"""
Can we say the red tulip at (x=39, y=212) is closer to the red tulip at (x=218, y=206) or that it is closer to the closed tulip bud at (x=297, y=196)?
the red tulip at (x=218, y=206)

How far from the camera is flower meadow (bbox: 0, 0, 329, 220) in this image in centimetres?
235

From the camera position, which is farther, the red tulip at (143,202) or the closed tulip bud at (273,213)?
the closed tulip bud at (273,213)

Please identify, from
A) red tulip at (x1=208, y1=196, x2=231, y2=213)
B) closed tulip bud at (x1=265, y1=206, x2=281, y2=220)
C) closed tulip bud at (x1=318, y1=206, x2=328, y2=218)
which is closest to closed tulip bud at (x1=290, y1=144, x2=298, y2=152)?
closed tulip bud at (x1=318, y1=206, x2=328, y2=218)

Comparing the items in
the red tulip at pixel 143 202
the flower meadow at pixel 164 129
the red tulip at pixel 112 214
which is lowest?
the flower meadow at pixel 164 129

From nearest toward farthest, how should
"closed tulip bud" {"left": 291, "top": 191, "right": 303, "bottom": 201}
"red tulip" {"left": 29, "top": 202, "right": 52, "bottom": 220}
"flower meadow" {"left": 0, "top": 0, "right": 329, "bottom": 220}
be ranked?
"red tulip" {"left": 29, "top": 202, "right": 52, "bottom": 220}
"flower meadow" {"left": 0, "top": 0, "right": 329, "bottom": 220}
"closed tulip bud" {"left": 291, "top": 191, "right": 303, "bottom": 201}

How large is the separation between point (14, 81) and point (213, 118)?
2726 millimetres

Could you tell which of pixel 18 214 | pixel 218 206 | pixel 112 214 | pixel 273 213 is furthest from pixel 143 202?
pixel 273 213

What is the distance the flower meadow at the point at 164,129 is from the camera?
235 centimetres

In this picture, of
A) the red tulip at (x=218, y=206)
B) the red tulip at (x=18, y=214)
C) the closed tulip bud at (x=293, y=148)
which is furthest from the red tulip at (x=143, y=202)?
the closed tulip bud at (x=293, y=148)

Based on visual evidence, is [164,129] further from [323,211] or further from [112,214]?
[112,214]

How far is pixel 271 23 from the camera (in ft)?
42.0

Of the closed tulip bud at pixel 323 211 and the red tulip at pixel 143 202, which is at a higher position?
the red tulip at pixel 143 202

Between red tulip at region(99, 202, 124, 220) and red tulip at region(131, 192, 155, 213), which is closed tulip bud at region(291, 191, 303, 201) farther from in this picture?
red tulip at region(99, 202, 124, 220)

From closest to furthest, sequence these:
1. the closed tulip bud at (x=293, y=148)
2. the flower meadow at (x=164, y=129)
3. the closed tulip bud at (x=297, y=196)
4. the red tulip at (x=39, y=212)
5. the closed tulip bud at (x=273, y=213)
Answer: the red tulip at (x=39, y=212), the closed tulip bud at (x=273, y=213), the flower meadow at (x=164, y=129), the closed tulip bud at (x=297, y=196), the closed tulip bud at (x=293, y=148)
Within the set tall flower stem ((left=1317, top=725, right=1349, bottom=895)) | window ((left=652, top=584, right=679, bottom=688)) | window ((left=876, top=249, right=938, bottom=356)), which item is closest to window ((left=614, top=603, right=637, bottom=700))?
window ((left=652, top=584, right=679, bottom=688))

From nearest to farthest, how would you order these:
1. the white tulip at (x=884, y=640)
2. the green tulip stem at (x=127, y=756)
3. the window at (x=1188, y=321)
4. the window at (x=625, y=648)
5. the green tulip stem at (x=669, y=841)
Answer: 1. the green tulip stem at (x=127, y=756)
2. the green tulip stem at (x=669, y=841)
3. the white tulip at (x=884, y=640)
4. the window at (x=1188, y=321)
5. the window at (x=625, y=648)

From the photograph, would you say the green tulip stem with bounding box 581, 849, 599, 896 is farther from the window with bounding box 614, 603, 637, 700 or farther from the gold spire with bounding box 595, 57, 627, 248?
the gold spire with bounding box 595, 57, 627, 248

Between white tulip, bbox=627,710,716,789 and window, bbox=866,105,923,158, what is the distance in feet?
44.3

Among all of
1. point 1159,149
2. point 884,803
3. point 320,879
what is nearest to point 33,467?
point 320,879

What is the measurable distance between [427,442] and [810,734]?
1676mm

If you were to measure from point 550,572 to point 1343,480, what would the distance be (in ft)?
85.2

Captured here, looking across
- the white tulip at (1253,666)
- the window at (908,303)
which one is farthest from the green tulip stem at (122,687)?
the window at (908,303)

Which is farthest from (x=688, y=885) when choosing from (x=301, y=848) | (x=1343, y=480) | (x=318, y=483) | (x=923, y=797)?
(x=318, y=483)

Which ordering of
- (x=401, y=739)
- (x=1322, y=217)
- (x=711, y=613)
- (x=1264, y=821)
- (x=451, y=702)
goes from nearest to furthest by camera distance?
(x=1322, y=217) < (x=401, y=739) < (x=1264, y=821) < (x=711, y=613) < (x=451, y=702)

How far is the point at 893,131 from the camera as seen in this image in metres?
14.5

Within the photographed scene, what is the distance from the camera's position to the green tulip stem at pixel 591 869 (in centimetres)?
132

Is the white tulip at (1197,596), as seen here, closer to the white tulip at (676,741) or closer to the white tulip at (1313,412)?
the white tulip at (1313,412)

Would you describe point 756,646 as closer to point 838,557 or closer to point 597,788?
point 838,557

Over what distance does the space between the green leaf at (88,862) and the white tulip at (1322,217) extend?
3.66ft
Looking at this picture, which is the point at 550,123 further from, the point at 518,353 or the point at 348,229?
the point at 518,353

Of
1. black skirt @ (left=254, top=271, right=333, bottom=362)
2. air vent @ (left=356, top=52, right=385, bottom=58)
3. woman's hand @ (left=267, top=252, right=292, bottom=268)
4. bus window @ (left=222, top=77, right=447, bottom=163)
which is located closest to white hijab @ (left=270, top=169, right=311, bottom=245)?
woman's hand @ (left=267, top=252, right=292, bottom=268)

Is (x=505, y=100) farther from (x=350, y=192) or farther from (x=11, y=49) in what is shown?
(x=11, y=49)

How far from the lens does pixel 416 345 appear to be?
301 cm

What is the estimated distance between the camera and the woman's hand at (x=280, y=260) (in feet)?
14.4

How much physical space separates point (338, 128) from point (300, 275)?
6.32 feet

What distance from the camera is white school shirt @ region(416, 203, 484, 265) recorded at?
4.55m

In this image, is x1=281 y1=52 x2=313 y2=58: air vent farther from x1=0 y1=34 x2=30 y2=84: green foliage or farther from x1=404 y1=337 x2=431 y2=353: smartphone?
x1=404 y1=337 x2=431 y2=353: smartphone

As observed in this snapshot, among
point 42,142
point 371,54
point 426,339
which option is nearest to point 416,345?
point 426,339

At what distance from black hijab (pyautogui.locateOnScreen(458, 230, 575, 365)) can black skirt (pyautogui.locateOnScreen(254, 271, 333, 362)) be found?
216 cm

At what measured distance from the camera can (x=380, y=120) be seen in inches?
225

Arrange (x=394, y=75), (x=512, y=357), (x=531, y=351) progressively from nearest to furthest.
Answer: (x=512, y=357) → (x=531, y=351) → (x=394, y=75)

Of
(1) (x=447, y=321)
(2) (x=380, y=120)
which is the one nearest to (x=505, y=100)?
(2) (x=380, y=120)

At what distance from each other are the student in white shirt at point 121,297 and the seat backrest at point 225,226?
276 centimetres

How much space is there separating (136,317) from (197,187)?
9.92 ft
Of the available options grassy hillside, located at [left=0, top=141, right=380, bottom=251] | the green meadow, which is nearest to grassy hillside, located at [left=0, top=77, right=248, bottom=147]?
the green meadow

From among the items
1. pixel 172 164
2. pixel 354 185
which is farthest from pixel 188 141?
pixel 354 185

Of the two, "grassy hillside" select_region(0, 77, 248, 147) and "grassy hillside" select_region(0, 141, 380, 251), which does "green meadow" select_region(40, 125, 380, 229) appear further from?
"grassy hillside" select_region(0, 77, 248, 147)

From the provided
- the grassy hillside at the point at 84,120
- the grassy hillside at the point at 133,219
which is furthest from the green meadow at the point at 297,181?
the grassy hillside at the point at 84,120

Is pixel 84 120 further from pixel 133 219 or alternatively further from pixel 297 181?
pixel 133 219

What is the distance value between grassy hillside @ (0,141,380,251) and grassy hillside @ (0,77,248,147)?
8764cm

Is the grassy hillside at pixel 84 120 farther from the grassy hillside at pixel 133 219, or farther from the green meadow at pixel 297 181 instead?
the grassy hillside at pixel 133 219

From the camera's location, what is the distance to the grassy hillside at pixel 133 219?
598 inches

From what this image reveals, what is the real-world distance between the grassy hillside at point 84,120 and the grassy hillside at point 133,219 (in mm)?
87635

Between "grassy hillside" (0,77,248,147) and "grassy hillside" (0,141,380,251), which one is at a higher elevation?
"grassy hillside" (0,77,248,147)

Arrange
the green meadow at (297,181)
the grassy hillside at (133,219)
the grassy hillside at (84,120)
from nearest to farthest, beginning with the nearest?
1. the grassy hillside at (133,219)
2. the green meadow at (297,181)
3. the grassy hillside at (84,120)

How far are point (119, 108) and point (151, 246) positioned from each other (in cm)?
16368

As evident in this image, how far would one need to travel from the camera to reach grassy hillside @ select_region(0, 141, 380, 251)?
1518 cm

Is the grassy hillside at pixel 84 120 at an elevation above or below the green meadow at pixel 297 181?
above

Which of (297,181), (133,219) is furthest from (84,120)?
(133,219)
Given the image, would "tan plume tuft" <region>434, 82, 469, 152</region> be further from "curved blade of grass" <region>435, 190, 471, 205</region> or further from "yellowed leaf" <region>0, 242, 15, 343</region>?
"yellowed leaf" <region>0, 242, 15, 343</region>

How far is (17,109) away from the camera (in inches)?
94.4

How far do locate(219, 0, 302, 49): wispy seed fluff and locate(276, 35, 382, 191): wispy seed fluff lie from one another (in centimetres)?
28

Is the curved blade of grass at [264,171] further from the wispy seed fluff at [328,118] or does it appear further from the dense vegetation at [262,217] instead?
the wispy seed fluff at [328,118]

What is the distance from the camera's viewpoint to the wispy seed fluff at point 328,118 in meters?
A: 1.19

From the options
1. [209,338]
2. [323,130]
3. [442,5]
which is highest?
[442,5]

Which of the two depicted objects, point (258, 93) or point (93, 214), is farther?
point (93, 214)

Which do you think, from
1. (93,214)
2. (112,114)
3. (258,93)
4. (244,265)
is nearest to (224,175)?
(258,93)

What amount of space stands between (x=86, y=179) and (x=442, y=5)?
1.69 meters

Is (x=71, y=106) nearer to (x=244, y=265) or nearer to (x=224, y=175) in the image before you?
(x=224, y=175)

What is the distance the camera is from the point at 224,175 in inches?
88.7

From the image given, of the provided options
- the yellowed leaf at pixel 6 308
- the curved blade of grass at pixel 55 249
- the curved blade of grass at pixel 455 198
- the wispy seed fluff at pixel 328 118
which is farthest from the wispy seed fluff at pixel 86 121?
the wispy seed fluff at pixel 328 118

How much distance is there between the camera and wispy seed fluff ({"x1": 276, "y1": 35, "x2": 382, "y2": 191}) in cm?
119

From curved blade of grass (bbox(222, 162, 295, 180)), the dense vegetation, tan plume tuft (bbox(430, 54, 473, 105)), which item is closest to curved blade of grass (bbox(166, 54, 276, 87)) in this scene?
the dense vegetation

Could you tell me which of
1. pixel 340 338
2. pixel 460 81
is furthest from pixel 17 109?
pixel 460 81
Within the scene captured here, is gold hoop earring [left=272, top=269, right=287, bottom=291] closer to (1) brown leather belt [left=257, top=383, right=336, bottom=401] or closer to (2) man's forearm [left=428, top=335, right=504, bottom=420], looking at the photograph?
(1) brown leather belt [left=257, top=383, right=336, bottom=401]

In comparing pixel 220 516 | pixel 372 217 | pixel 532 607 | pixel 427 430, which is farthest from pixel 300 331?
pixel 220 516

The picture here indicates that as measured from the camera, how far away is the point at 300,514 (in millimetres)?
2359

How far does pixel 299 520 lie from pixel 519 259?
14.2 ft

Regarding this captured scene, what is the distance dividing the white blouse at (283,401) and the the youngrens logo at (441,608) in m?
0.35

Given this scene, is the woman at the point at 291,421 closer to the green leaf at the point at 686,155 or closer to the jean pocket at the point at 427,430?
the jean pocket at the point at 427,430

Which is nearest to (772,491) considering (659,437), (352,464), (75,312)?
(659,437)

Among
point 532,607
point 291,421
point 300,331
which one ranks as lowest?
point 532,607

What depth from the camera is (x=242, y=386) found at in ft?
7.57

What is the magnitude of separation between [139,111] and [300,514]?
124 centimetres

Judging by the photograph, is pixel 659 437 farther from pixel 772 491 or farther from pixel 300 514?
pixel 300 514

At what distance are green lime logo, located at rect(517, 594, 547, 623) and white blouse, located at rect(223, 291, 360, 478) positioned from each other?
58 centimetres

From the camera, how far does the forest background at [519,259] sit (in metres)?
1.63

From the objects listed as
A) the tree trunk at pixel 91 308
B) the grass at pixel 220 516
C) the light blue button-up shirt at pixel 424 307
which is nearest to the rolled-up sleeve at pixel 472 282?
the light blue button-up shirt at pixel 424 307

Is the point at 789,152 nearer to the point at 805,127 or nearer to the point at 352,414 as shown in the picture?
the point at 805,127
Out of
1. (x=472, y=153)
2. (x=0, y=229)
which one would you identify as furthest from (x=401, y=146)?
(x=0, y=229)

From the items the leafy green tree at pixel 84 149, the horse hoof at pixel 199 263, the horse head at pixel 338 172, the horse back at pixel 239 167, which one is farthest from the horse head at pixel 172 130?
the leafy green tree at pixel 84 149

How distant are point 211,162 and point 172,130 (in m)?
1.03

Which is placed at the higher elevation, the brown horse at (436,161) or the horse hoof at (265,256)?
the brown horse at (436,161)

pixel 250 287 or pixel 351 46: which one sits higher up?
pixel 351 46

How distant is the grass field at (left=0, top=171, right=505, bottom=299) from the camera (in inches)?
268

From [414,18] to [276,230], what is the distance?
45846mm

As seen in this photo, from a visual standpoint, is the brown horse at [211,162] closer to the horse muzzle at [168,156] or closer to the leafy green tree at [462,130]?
"""
What you need to do:
Lay out the part of the records that opens with the line containing "Looking at this" and closes with the line containing "Answer: (x=512, y=357)" as a Markdown table with the columns Row and Line. Give each non-blank line its own numbered row and skip the blank lines.

Response:
| Row | Line |
|---|---|
| 1 | Looking at this picture, which is the point at 550,123 further from, the point at 518,353 or the point at 348,229? |
| 2 | the point at 518,353 |
| 3 | Of |
| 4 | 1. black skirt @ (left=254, top=271, right=333, bottom=362) |
| 5 | 2. air vent @ (left=356, top=52, right=385, bottom=58) |
| 6 | 3. woman's hand @ (left=267, top=252, right=292, bottom=268) |
| 7 | 4. bus window @ (left=222, top=77, right=447, bottom=163) |
| 8 | which is located closest to white hijab @ (left=270, top=169, right=311, bottom=245)? |
| 9 | woman's hand @ (left=267, top=252, right=292, bottom=268) |
| 10 | Is (x=505, y=100) farther from (x=350, y=192) or farther from (x=11, y=49) in what is shown? |
| 11 | (x=11, y=49) |
| 12 | How far from the lens does pixel 416 345 appear to be? |
| 13 | 301 cm |
| 14 | What is the estimated distance between the camera and the woman's hand at (x=280, y=260) (in feet)? |
| 15 | 14.4 |
| 16 | How much physical space separates point (338, 128) from point (300, 275)? |
| 17 | 6.32 feet |
| 18 | What distance from the camera is white school shirt @ region(416, 203, 484, 265) recorded at? |
| 19 | 4.55m |
| 20 | In this image, is x1=281 y1=52 x2=313 y2=58: air vent farther from x1=0 y1=34 x2=30 y2=84: green foliage or farther from x1=404 y1=337 x2=431 y2=353: smartphone? |
| 21 | x1=404 y1=337 x2=431 y2=353: smartphone |
| 22 | As observed in this snapshot, among |
| 23 | point 42,142 |
| 24 | point 371,54 |
| 25 | point 426,339 |
| 26 | which option is nearest to point 416,345? |
| 27 | point 426,339 |
| 28 | At what distance from black hijab (pyautogui.locateOnScreen(458, 230, 575, 365)) can black skirt (pyautogui.locateOnScreen(254, 271, 333, 362)) be found? |
| 29 | 216 cm |
| 30 | At what measured distance from the camera can (x=380, y=120) be seen in inches? |
| 31 | 225 |
| 32 | Arrange (x=394, y=75), (x=512, y=357), (x=531, y=351) progressively from nearest to furthest. |
| 33 | Answer: (x=512, y=357) → (x=531, y=351) → (x=394, y=75) |